Avec : François Ruffin, Jocelyne et Serge Klur. 1h24.
François Ruffin aime Bernard Arnault. Du moins il le prétend en arborant fièrement un tee-shirt "I love Bernard". François a acheté quelques actions du groupe LVHM et, avec les bénéfices, a pu s'offrir un séchoir qu'il exhibe plus ou moins fièrement dans sa salle de bain. Il distribue aussi à tous des teeshirts à l'effigie de son héros. Lorsqu'il a appris que Bernard, l'une des plus grandes fortunes de France, avait demandé la nationalité belge, déchainant ainsi la colère des organisations syndicales et politiques, de François Hollande à Jean-Luc Mélenchon, il en a déduit qu'il faillait réconcilier Bernard avec les français et restaurer le dialogue entre eux. C'est la mission qu'il s'est fixée.

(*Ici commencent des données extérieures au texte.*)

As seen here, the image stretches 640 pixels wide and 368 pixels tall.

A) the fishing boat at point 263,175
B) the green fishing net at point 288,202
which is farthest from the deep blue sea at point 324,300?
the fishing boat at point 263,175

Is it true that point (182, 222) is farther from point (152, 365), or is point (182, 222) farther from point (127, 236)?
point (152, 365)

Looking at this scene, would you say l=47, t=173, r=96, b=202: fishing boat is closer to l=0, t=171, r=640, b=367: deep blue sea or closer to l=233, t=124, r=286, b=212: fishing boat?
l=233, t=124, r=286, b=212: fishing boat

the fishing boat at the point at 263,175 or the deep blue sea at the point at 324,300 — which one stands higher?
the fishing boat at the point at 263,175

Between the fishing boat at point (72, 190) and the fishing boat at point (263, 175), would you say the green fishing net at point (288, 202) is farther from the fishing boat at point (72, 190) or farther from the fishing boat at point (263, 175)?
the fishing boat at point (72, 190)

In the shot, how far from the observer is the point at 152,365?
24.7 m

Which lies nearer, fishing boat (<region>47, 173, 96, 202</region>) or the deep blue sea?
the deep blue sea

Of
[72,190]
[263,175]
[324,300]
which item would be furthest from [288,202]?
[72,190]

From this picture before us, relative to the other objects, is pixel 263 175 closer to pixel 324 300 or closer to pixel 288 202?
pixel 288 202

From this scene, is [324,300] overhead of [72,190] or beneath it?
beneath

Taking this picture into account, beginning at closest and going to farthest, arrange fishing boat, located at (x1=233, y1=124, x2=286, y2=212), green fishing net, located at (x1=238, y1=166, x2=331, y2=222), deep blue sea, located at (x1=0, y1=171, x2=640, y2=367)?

Il est parti avec sa fourgonnette à Poix-du-Nord, près de Valenciennes, sur les terres de Boussac Saint-Frères. Bernard Arnault avait promis de garder la plus grande partie des emplois du groupe textile. La promesse a fait long feu. Arnault voulait surtout acquérir Dior et "valoriser" la marque. C'est sur ce rachat et le dépeçage que l'entrepreneur a amorcé sa fortune. Une ouvrière, aussi âgée que pétillante, montre ce qui reste de l'usine Ecce : rien, des bâtiments déserts. Pourtant c'est toujours là que Bernard, dans un reportage télévisé, affirme que sont fabriqués ses costumes Kenzo. Un autre reportage télévisé apprend qu'il n'en est rien : l'usine a bien été délocalisée en Pologne.
Une autre ouvrière, ex-déléguée CGT, explique qu'elle est devenue ambulancière. Elle accepte de prendre une action LVMH pour perturber la prochaine assemblée générale. Des ex-vendeurs à la Samaritaine en font autant. François Ruffin, avec un inspecteur des impôts belge tente vainement d'entrer dans la filiale financière, tête de groupe, installée à Bruxelles. Bien décidé à toucher le cœur de son PDG, Bernard Arnault, Ruffin se rend à l'assemblée générale mais il est expulsé manu militari.
C'est alors que l'ambulancière fait rencontrer les Klur domiciliés à Forest-en-Cambrésis, à Ruffin. Serge et Jocelyne Klur ont été licenciés par Bernard Arnault il y a une dizaine d'années. Ils n'ont pas réussi à retrouver du travail, malgré leurs nombreuses démarches dans tous les domaines. Ils vivent avec deux RSA, 800 euros par mois, ce qui, une fois les factures payées, leur laisse 4 euros par jour. Mais ils tiennent. Comment ? " Ben on ne mange pas, on ne chauffe pas, on met 5 ou 10 euros d'essence dans la voiture pour aller chercher du travail", explique Serge avec un grand sourire.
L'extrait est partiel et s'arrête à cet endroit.